Teks Bacaan:
┄┄┄┄┄┄┄┄┄┄┄┄┄┄┄┄┄┄┄┄

Dari paparan diatas, maka dapat peneliti simpulkan terhadap prinsip-prinsip
yang harus diperhatikan oleh seorang pendidik dalam menerapkan metode
pendidikan yang senantiasa disesuaikan dengan perkembangan dan kebutuhan
peserta didik yaitu :
a) Mempermudah; Metode yang digunakan oleh pendidik
pada dasarnya adalah menggunakan suatu cara yang memberikan kemudahan bagi
peserta didik untuk menghayati dan mengamalkan ilmu pengetahuan, keterampilan,
dan sekaligus mengidentifikasi dirinya dengan nilai-nilai yang terdapat dalam
ilmu pengetahuan dan keterampilan tersebut.
b) Berkesinambungan; Berkesinambungan dijadikan
sebagai prinsip metode pendidikan Islam, karena dengan asumsi bahwa pendidikan
Islam adalah sebuah proses yang berlangsung terus menerus.
c) Fleksibel dan Dinamis; Metode
pendidikan harus digunakan dengan prinsip fleksibel dan dinamis. Sebab dengan
kelenturan dan kedinamisan metode tersebut, pemakaian metode tidak hanya
monoton dan saklek
dengan satu macam metode
saja.
4.
Kriteria Pemilihan Metode Pendidikan
Metode pendidikan merupakan salah satu sarana yang amat
penting dalam mencapai tujuan pendidikan. E. Mulyasa (2007:105) menuliskan
bahwasannya dalam proses interaksi edukasi seorang pendidik atau guru harus
mampu memberikan pengalaman yang bervariasi, serta memperhatikan minat dan
kemampuan siswa. Masih menurut E. Mulyasa bahwasannya pembelajaran perlu
dilakukan dengan sedikit ceramah dan metode-metode yang berpusat pada guru.
Senada dengan E. Mulyasa, Nana Sudjana (2006:76)
menyatakan bahwa proses interaksi edukasi akan berjalan baik jika siswa banyak
aktif dibanding dengan guru. Oleh karena itu metode belajar yang baik adalah
yang dapat menumbuh kembangkan kegiatan belajar siswa.

┄┄┄┄┄┄┄┄┄┄┄┄┄┄┄┄┄┄┄┄

Tugas dan Latihan:
1) Menurut teks bacaan, mengapa berkesinambungan dijadikan sebagai prinsip metode pendidikan Islam?
2) Tulis ulang tanpa perubahan bagian teks bacaan mulai dari "Dari paparan diatas, maka" sampai dengan "berlangsung terus menerus.".
Data berikut tidak berhubungan dengan teks bacaan.

Data:
┄┄┄┄┄┄┄┄┄┄┄┄┄┄┄┄┄┄┄┄

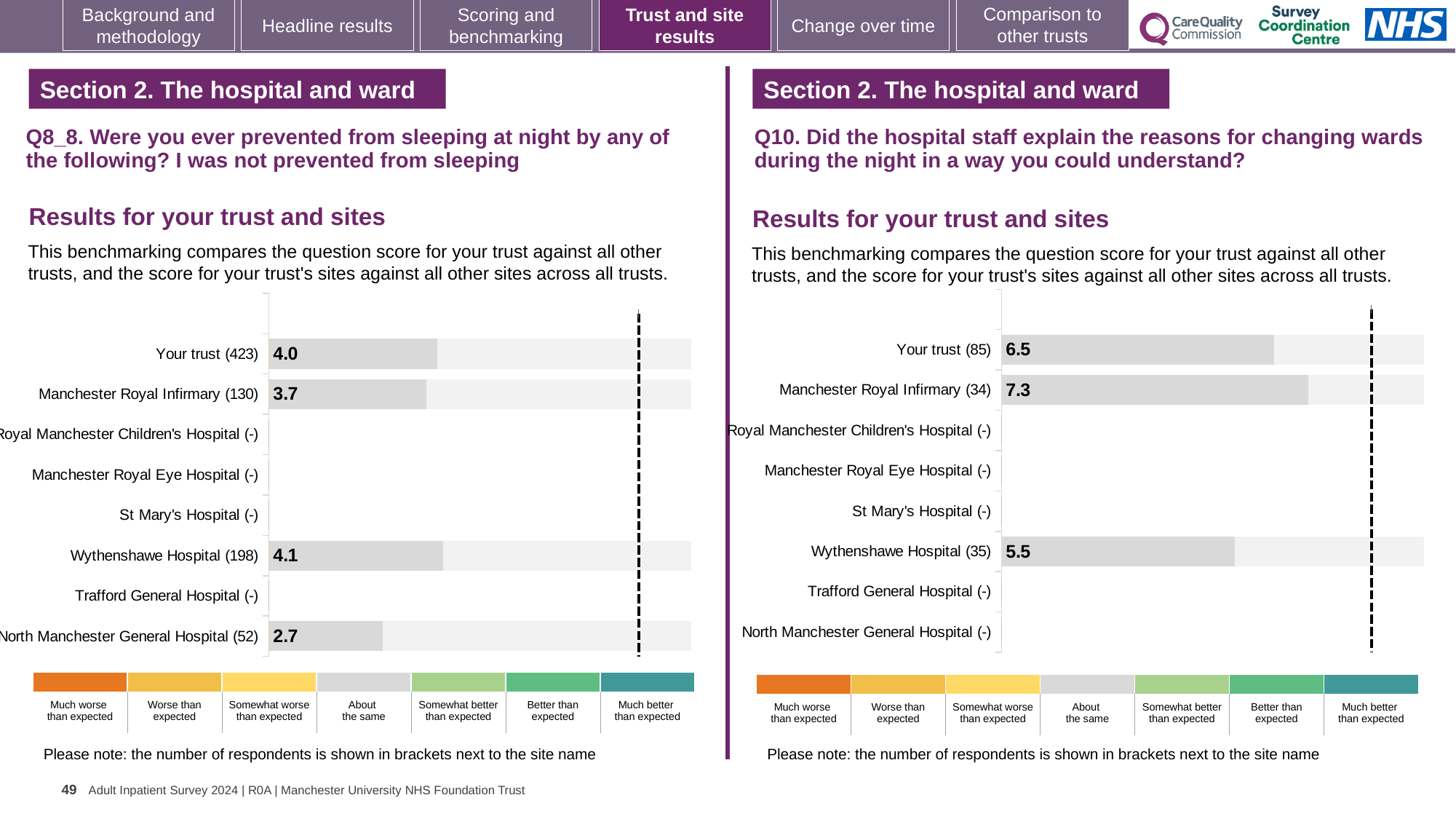
In the Q8_8 chart on the left, what is the difference between the scores for Wythenshawe Hospital and North Manchester General Hospital? 1.4 In the Q10 chart on the right, how many respondents are shown in brackets for Your trust? 85 In the Q10 chart on the right, what is the score for Manchester Royal Infirmary? 7.3 In the Q10 chart on the right, what is the difference between the scores for Manchester Royal Infirmary and Wythenshawe Hospital? 1.8 In the Q8_8 chart on the left, how many sites have a score shown as a bar? 3 In the Q10 chart on the right, what is the score for Wythenshawe Hospital? 5.5 In the Q8_8 chart on the left, what is the score for North Manchester General Hospital? 2.7 In the Q8_8 chart on the left, which site has the highest score? Wythenshawe Hospital In the Q8_8 chart on the left, which site has the lowest score? North Manchester General Hospital In the Q10 chart on the right, which is larger, the score for Your trust or for Manchester Royal Infirmary? Manchester Royal Infirmary What kind of chart is used on the left for Q8_8? Bar chart In the Q8_8 chart on the left, what is the score for Your trust? 4.0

┄┄┄┄┄┄┄┄┄┄┄┄┄┄┄┄┄┄┄┄

Hasil yang Diharapkan:
1) Karena pendidikan Islam diasumsikan sebagai sebuah proses yang berlangsung terus menerus.

2)
Dari paparan diatas, maka dapat peneliti simpulkan terhadap prinsip-prinsip
yang harus diperhatikan oleh seorang pendidik dalam menerapkan metode
pendidikan yang senantiasa disesuaikan dengan perkembangan dan kebutuhan
peserta didik yaitu :
a) Mempermudah; Metode yang digunakan oleh pendidik
pada dasarnya adalah menggunakan suatu cara yang memberikan kemudahan bagi
peserta didik untuk menghayati dan mengamalkan ilmu pengetahuan, keterampilan,
dan sekaligus mengidentifikasi dirinya dengan nilai-nilai yang terdapat dalam
ilmu pengetahuan dan keterampilan tersebut.
b) Berkesinambungan; Berkesinambungan dijadikan
sebagai prinsip metode pendidikan Islam, karena dengan asumsi bahwa pendidikan
Islam adalah sebuah proses yang berlangsung terus menerus.